The model cards for this release indicate few ethical risks. So this may be a chang in license strategy for OpenAI, or simply a change for this particular low-risk model.

(If you’re curious about OpenAI’s history in this area, this article about BLOOM starts with a good summary of OpenAI’s history on ‘open’.)

Guide to the RAIL licenses

I was still on summer sabbatical when the RAIL “ethical AI” licenses were released, and still haven’t had a chance to read them, but here’s their guide to them. Even if you’re not a fan of non-OSI-open licenses, this is worth reading for the technical analysis (eg, distinguishing between various places where license restrictions might bite) and simply as a pretty good model for how a new public license class can be explained. There’s also a more academic-style paper on them.

Striking note, BTW: I see zero familiar names in any of this work. Is that a bad sign for this community (broadly, not just this list but FSF, FSF-E, OSI, etc.) and the success (or lack thereof) of our outreach? Or just natural sign of growth?

The UK published a consultation on IP and copyright that generally says “we don’t need to do anything, yet”. As one exception, it says it plans to create a copyright exception permitting text and data mining, which would likely make ML model creation more clearly legal under copyright in the UK. (Training may still be subject to non-copyright rules, and outputs from the model would still be subject to copyright…)

For an older analysis of how the EU’s similar exception works, Felix Reda’s post on Copilot is a useful primer, concluding that Copilot’s training was not infringing in the EU. I would love to hear from any EU attorneys how this and the database directive interact!

Introduction to participation in AI governance

OSI-open and FSF-free often imply public or transparent governance, but neither org has ever formally included that in their definitions. Many AI orgs are at least talking about participation, and pondering what a formal definition of good practices might look like.

Here’s a good primer about some of the issues, with authors from Mozilla and Google. While it’s a good framework, I do have to wonder if there will be a race-to-the-bottom in this area as in others: projects with (B?)DFL-style leadership will almost certainly iterate more quickly.

An artist registered a US copyright in a graphic novel (example page), under their own name, noting in the application that they’d used AI to generate the art. The artist also said, on Instagram, that a lawyer friend had told them that this was “precedent-setting”.

Facially, this is uninteresting: it’s an artist, using a tool, and so not at odds with recent Copyright Office statements rejecting a filing “in the name of” an AI.

I share it anyway because it is going to be common to confuse “I did it with ML” and “the ML did it”, apparently in this case for both the artist and a lawyer. Don’t make that mistake!

Reminder: good lawyers know that copyright is not the only legal issue here (privacy, rights of publicity, etc.), but many clients do not. They’re used to copyright being the primary regulatory modality for software.

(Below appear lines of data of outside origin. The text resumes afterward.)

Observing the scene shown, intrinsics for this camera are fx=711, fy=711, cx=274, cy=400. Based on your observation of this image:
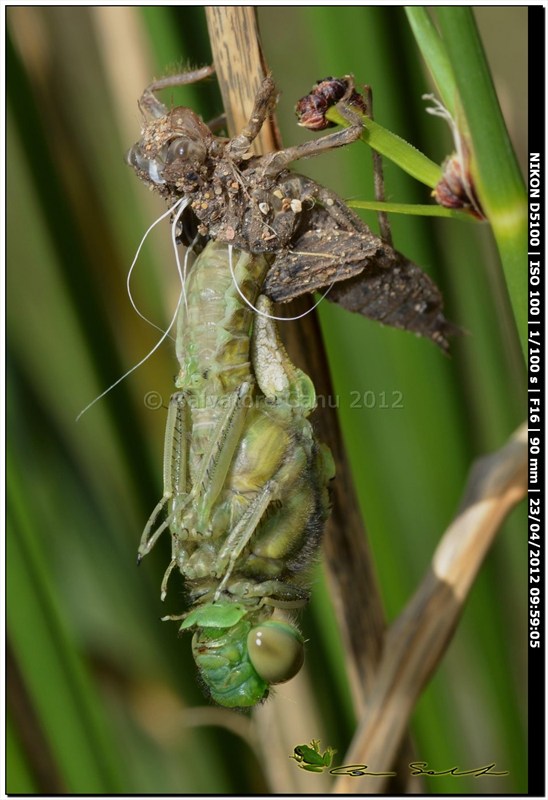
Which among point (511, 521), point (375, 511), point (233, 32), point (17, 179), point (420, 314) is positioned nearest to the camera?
point (233, 32)

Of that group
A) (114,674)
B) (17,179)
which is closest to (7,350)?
(17,179)

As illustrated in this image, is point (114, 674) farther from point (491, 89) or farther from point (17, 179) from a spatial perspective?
point (491, 89)

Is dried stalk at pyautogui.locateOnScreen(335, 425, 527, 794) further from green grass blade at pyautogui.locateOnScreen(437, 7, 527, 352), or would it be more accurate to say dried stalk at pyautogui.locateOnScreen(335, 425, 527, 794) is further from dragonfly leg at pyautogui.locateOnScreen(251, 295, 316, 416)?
green grass blade at pyautogui.locateOnScreen(437, 7, 527, 352)

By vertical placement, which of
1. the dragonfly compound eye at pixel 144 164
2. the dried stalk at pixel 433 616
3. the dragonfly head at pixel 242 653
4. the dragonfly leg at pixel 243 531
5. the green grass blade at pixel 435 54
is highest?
the green grass blade at pixel 435 54

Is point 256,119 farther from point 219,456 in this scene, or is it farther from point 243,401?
point 219,456

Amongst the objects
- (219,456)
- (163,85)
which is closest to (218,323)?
(219,456)

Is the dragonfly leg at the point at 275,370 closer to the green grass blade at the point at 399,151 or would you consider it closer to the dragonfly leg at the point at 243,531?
the dragonfly leg at the point at 243,531

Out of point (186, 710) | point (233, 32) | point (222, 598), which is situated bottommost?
point (186, 710)

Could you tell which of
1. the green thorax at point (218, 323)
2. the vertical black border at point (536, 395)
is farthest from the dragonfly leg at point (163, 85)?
the vertical black border at point (536, 395)
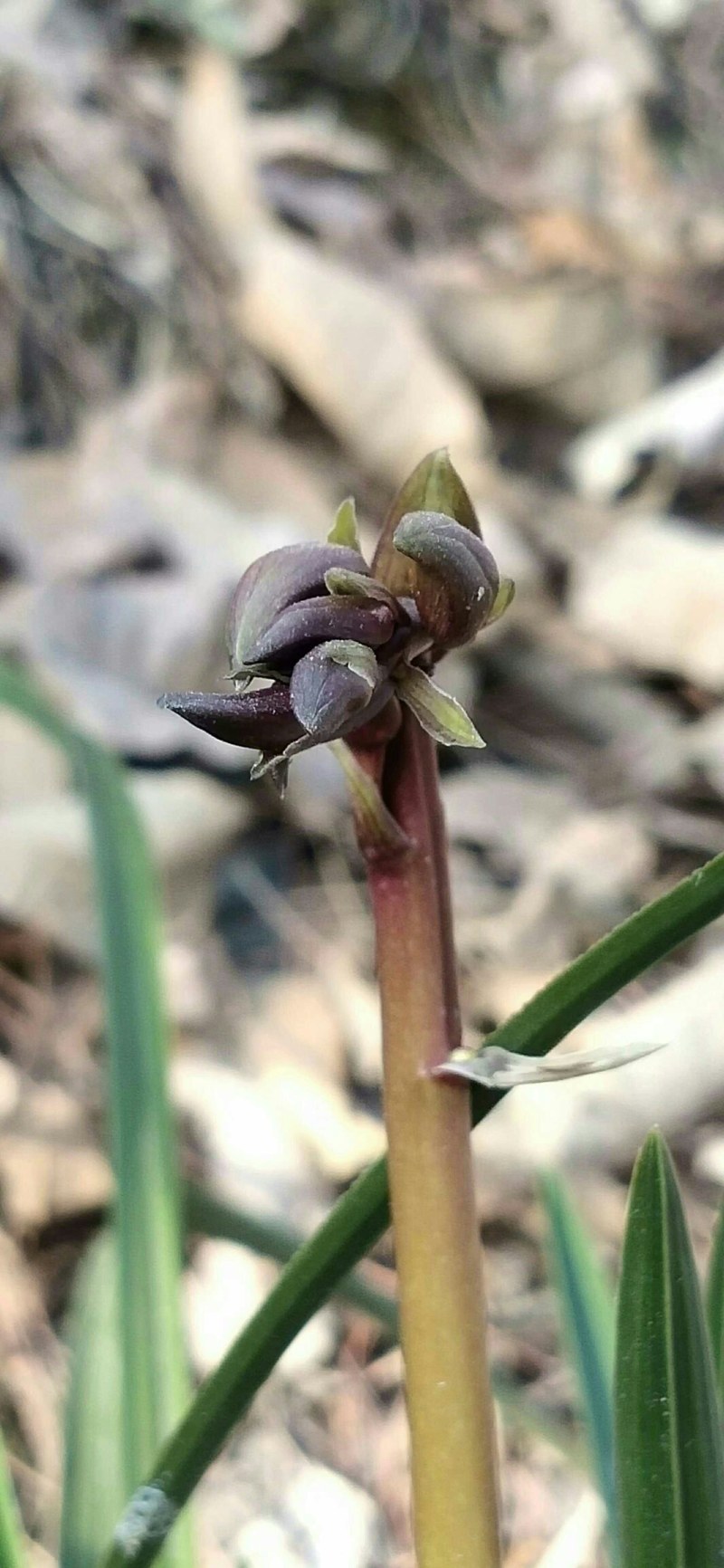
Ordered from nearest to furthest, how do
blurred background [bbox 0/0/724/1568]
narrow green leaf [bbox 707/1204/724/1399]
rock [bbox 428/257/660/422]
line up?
narrow green leaf [bbox 707/1204/724/1399], blurred background [bbox 0/0/724/1568], rock [bbox 428/257/660/422]

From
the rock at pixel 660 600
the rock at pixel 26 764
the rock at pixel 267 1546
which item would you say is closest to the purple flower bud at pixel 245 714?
the rock at pixel 267 1546

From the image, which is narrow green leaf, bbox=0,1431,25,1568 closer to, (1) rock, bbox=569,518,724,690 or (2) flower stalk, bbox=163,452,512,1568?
(2) flower stalk, bbox=163,452,512,1568

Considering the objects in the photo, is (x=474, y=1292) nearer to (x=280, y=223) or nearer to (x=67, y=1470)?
(x=67, y=1470)

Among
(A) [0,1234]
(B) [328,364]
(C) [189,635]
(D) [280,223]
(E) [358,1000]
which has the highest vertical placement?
(D) [280,223]

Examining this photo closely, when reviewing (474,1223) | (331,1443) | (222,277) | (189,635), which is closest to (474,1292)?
(474,1223)

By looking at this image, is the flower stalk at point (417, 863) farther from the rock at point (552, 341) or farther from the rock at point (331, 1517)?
the rock at point (552, 341)

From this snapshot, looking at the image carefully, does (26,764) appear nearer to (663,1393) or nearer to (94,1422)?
(94,1422)

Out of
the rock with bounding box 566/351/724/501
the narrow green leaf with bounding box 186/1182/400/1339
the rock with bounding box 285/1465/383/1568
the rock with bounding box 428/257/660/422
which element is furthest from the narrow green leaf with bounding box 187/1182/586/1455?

Example: an apparent medical privacy violation that was surfaced when a curious patient used https://haveibeentrained.com/ , which searches a commonly-used training set. Some smart programmer friends went immediately to a copyright analysis, and were surprised when I said other laws might supply! Remind clients appropriately :)


  • Getty bans AI-authored uploads the excuse given here is copyright, but I suspect lots of search tools are going to be simply overwhelmed with ML-authored content and this may give Getty some breathing room to figure out how to handle that from a search and UX perspective.
  • Critical PyTorch project spins out of Meta, lands at LF.
  • The Content Authenticity Initiative has released (a few months back) open source tools to help validate image authenticity. This is not a specifically “anti-“ML initiative, but obviously will become more relevant if deepfake tools become more accessible and effective.
  • Wikimedia’s EU policy groups (a mix of paid and volunteer, mostly independent of WMF’s US HQ) held in March an online essay-debate on use of CC-licensed photos for AI training.